Assume there are two species of green beings on Mars. The mean height of \(\text{Species 1}\) is \(32\) while the mean height of \(\text{Species 2}\) is \(22\). The variances of the two species are \(60\) and \(70\), respectively and the heights of both species are normally distributed. You randomly sample \(10\) members of \(\text{Species 1}\) and \(14\) members of \(\text{Species 2}\). What is the probability that the mean of the \(10\) members of \(\text{Species 1}\) will exceed the mean of the \(14\) members of \(\text{Species 2}\) by \(5\) or more? Without doing any calculations, you probably know that the probability is pretty high since the difference in population means is \(10\). But what exactly is the probability?

Solution

First, let's determine the sampling distribution of the difference between means. Using the formulas above, the mean is

\[\mu _{M_1-M_2}=32-22=10\]

The standard error is:

\[\sigma _{M_1-M_2}=\sqrt{\frac{60}{10}+\frac{70}{14}}=3.317\]

The sampling distribution is shown in Figure \(\PageIndex{1}\). Notice that it is normally distributed with a mean of \(10\) and a standard deviation of \(3.317\). The area above \(5\) is shaded blue.

sampling distribution.gif — Figure \(\PageIndex{1}\): The sampling distribution of the difference between means

The last step is to determine the area that is shaded blue. Using either a \(Z\) table or the normal calculator, the area can be determined to be \(0.934\). Thus the probability that the mean of the sample from \(\text{Species 1}\) will exceed the mean of the sample from \(\text{Species 2}\) by \(5\) or more is \(0.934\).

As shown below, the formula for the standard error of the difference between means is much simpler if the sample sizes and the population variances are equal.

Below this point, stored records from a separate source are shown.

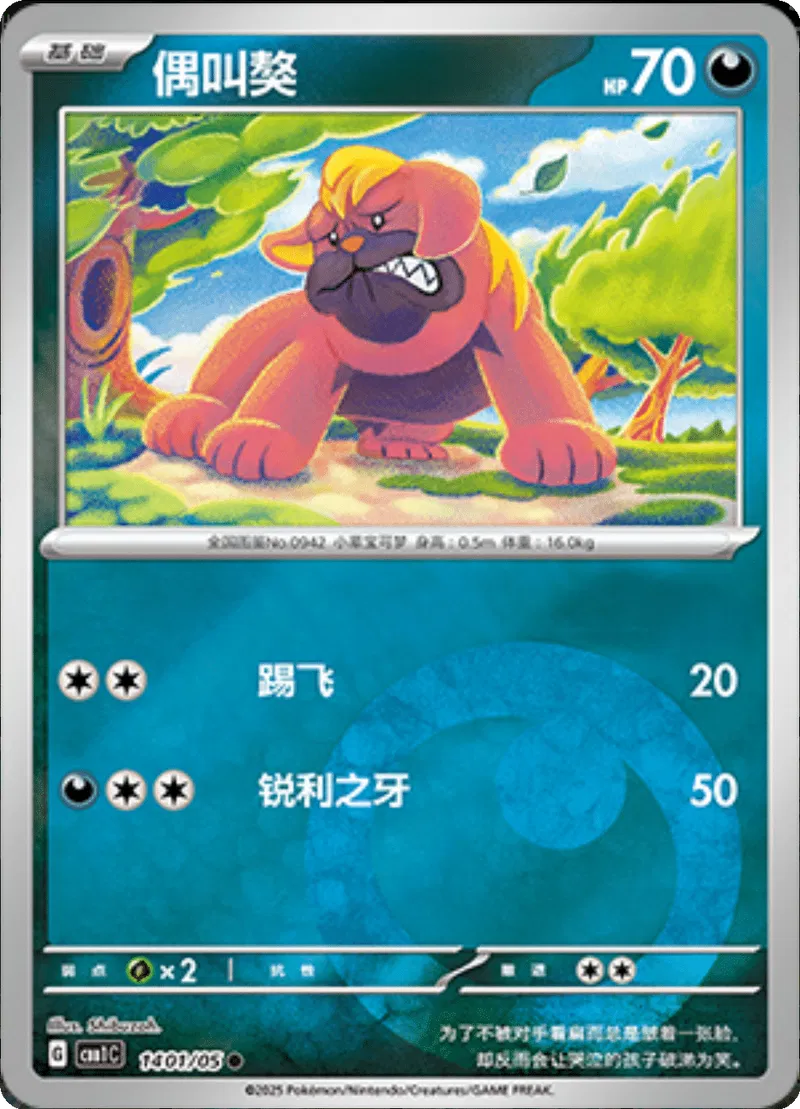 Maschiff (CN) 1401/05 – Edelsteinpaket – Holofoil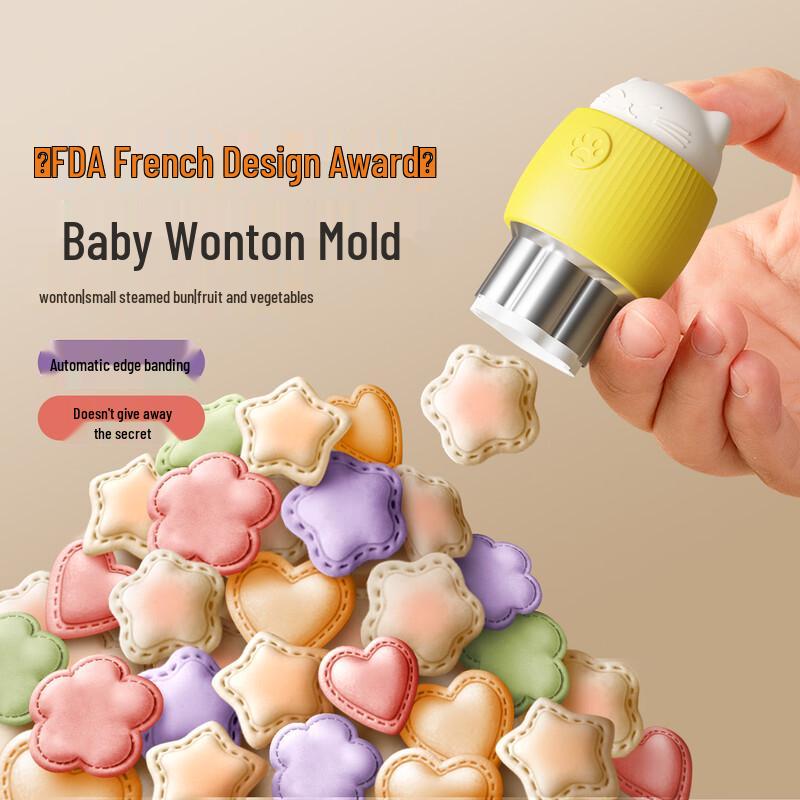 Magic Kitchen Baby & Baking Essential Tools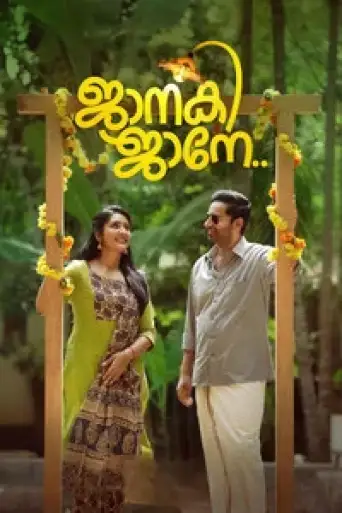 Download Janaki Jaane (2023) Hindi Dubbed HDRip Full Movie Download Janaki Jaane (2023) Hindi Dubbed HDRip Full Movie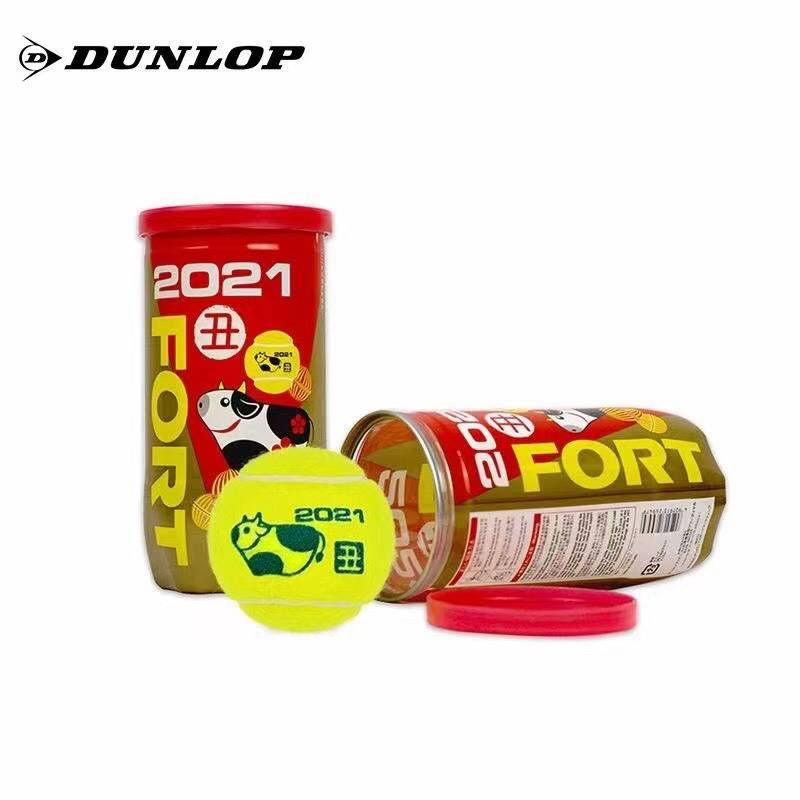 Dunlop landing in Pu FORT Grand Gongzi Rat Year ugly cow year Yinhu year year limited zodiac ball commemorative 2 pieces of tennis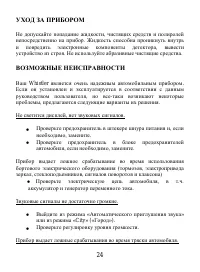 Страница 24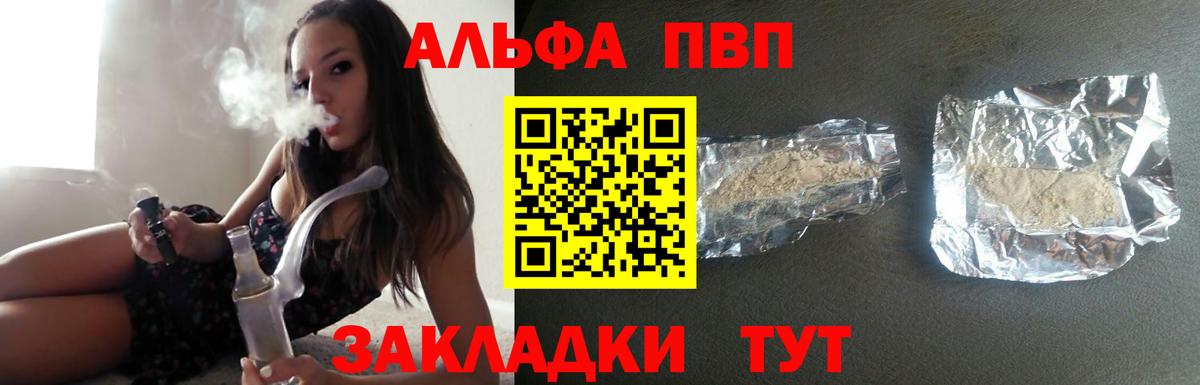 Туймазы  Alfa_PVP кристаллы  APVP кристаллы  Alpha PVP кристаллы  Вход с VPN 
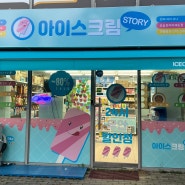 오송 무인 아이스크림 24시 아이스크림 판매점 할인점 아이스크림 스토리 모아미래도점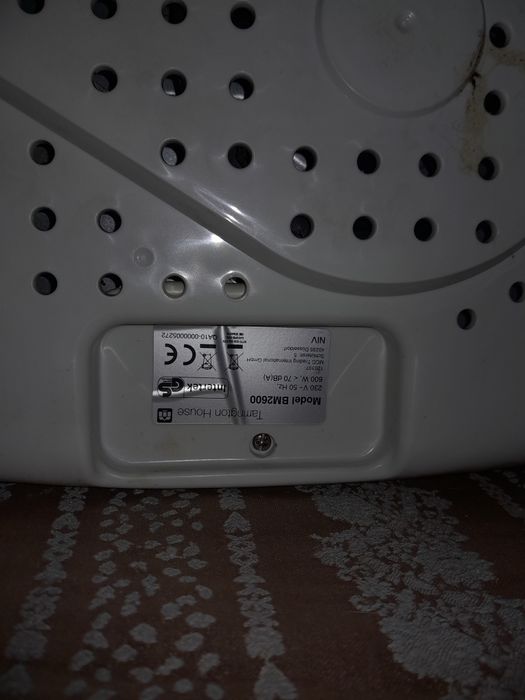 Хлебо печь.в отличном состоянии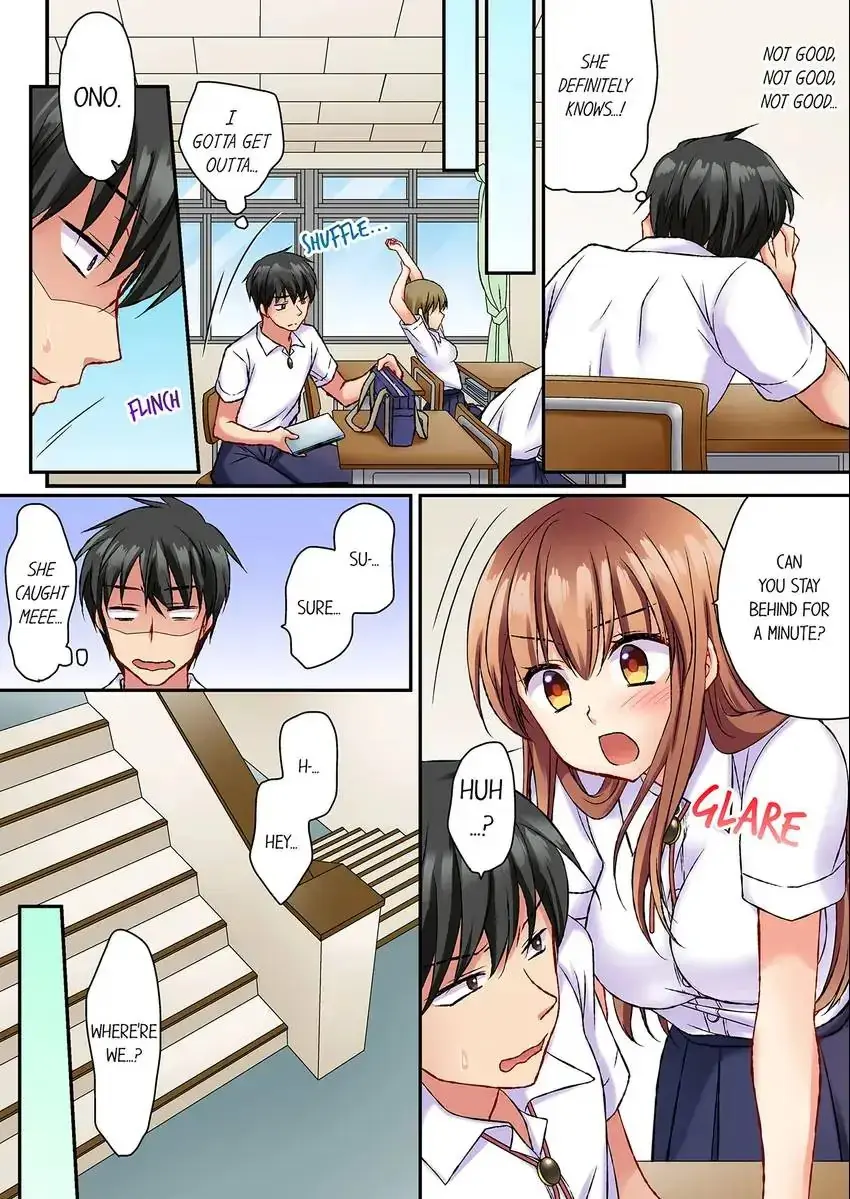 Dont Rub It Against Me There Chapter 11 - Page 7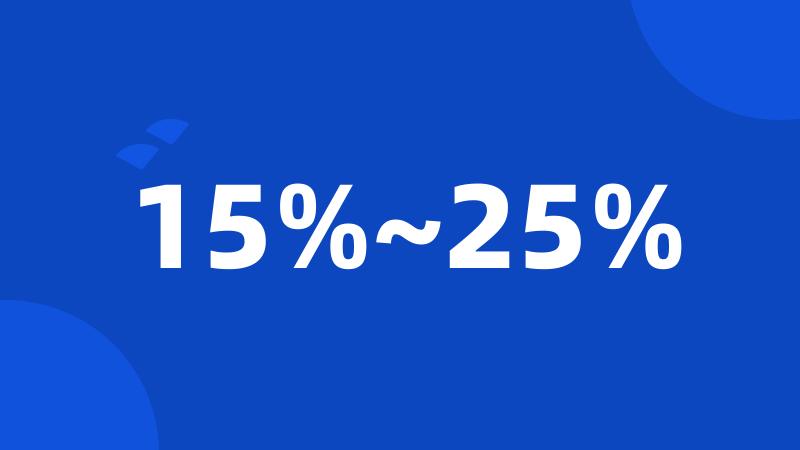 15%~25%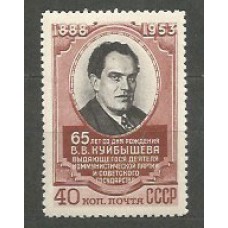 Rusia - Correo 1953 Yvert 1648 ** Mnh Personaje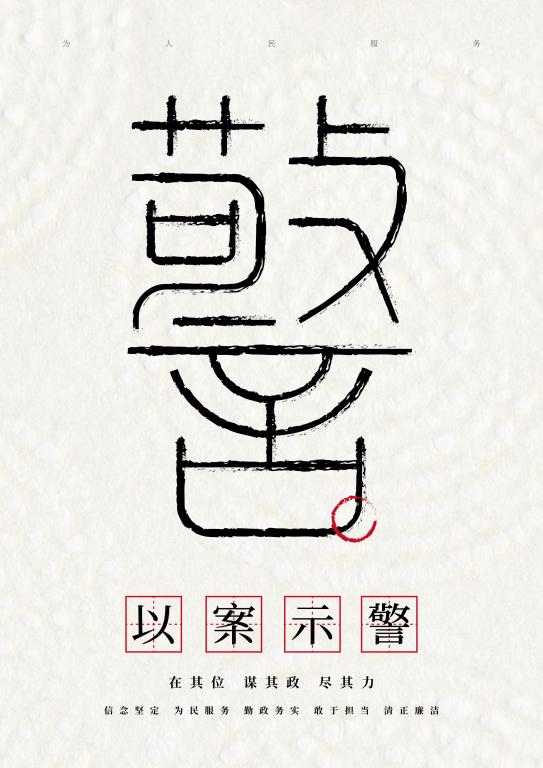 0638太阳集团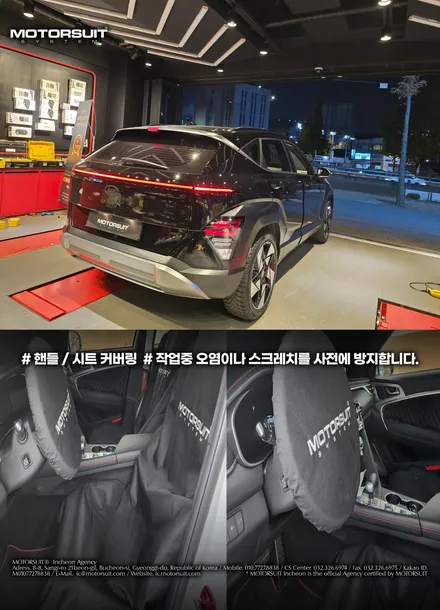 디올뉴 코나 엠비언트 라이트 시공 순정 연동가능 / 부천, 인천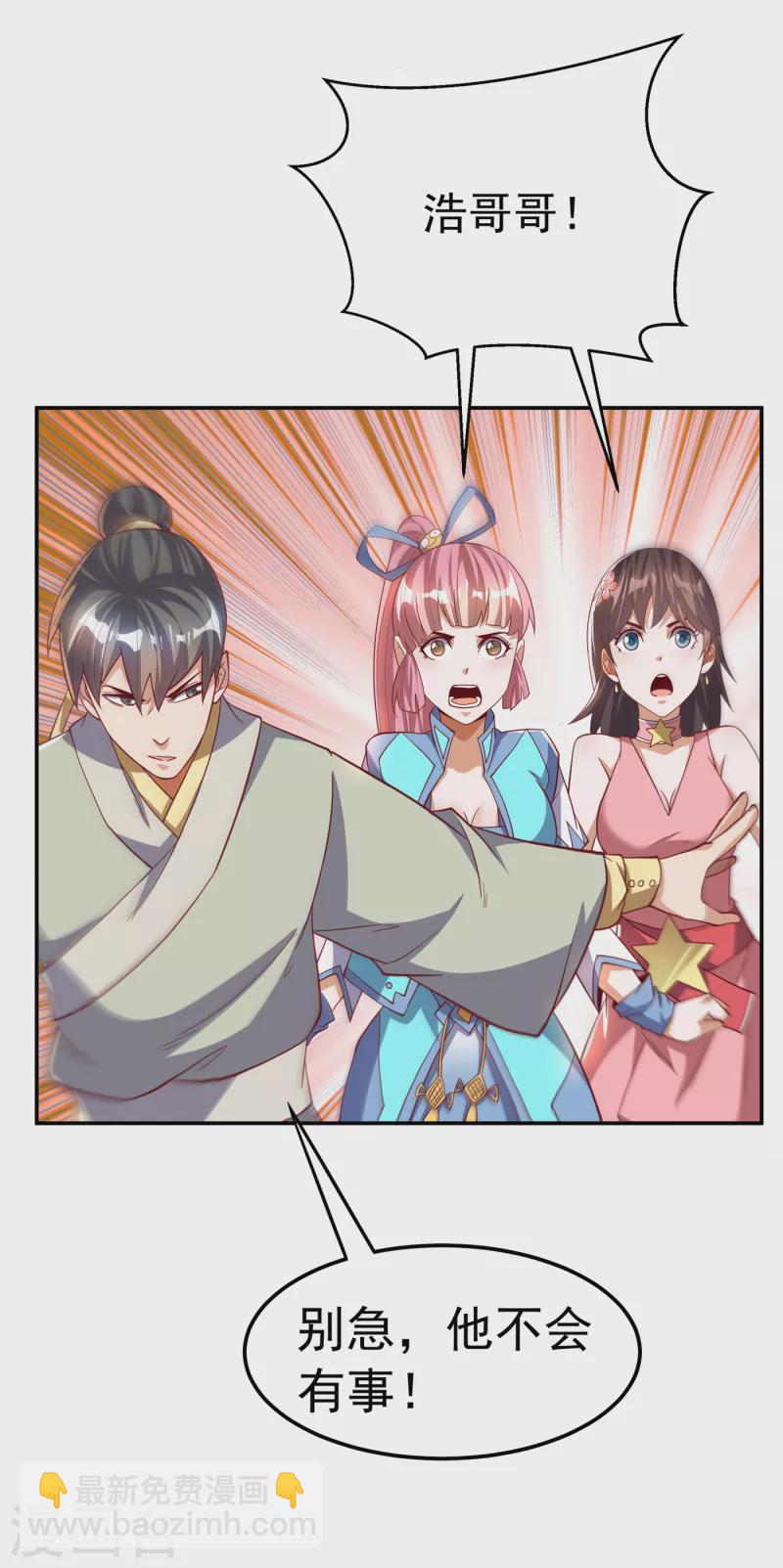 🍘武逆 第159话 你就这点能耐？！ 第30页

When the variances and samples sizes are the same, there is no need to use the subscripts \(1\) and \(2\) to differentiate these terms.

\[\sigma _{M_1-M_2}=\sqrt{\frac{\sigma _1^2}{n_1}+\frac{\sigma _2^2}{n_2}}=\sqrt{\frac{\sigma ^2}{n}+\frac{\sigma ^2}{n}}=\sqrt{\frac{2\sigma ^2}{n}}\]

This simplified version of the formula can be used for the following problem.

Example \(\PageIndex{2}\)

The mean height of \(15\)-year-old boys (in cm) is \(175\) and the variance is \(64\). For girls, the mean is \(165\) and the variance is \(64\). If eight boys and eight girls were sampled, what is the probability that the mean height of the sample of girls would be higher than the mean height of the sample of boys? In other words, what is the probability that the mean height of girls minus the mean height of boys is greater than \(0\)?

Solution

As before, the problem can be solved in terms of the sampling distribution of the difference between means (girls - boys). The mean of the distribution is 165 - 175 = -10. The standard deviation of the distribution is:

\[\sigma _{M_1-M_2}=\sqrt{\frac{2\sigma ^2}{n}}=\sqrt{\frac{(2)(64)}{8}}=4\]

A graph of the distribution is shown in Figure \(\PageIndex{2}\). It is clear that it is unlikely that the mean height for girls would be higher than the mean height for boys since in the population boys are quite a bit taller. Nonetheless it is not inconceivable that the girls' mean could be higher than the boys' mean.

boy_girl example.gif — Figure \(\PageIndex{2}\): Sampling distribution of the difference between mean heights

A difference between means of 0 or higher is a difference of \(10/4 = 2.5\) standard deviations above the mean of \(-10\). The probability of a score \(2.5\) or more standard deviations above the mean is \(0.0062\).